A timely diagnosis is imperative for early intervention in dementia, but in this study some patients were experiencing symptoms for many years prior to referral. Barriers to accessing healthcare may have been contributory,26 with delayed cancer diagnosis reported in Deaf patients compared to the hearing population.27 Improved access to primary care and deaf awareness among GPs might therefore reduce times to referral. Furthermore, those with less education tend to take longer to seek help for cognitive symptoms,28 and Deaf people have lower average educational attainment compared to their peers due to a historical lack of fully accessible education.29 The provision of accessible resources in BSL on dementia and its symptoms, along with targeted publicity in BSL about the availability of specialist services for Deaf people, might also shorten the time to consultation and is a potential area for future action and research.
One limitation of our study is that we could not fully assess how easy it is for Deaf patients to obtain a referral to the clinic. As a tertiary provider, we could only record data on the patients actually referred. This is dependent on awareness of the service, patients being able to travel to the clinic, and whether the initial healthcare professional seeing the patient thinks specialist review is required. Based on a 1.3% prevalence of dementia in the general population,30 one would expect over 1,000 Deaf BSL users in the UK to have dementia. This number is likely to be an underestimate, however, as Deaf people have higher levels of modifiable risk factors for dementia such as obesity, hypertension, depression, lower education and social isolation.2,14,29,31 Many more Deaf people might therefore benefit from both this specialist clinic and primary prevention strategies for dementia.
In conclusion, our findings highlight the need for specialist services in providing healthcare for Deaf people who use British sign language and show that this clinic is achieving its aims of improving accessibility and communication, while reducing health inequality.

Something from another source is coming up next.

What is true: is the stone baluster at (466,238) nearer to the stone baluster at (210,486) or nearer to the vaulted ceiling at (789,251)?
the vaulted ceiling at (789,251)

In the future, we plan to increase awareness of the clinic through publicity and expand the number of slots available to allow more patients to be reviewed. We will also continue to evaluate and improve the service through patient feedback. To our knowledge, this is the first specialist cognitive clinic for Deaf BSL users in the world, and a step towards making the NHS goal of ‘a personal, fair and diverse health and care system’ a reality.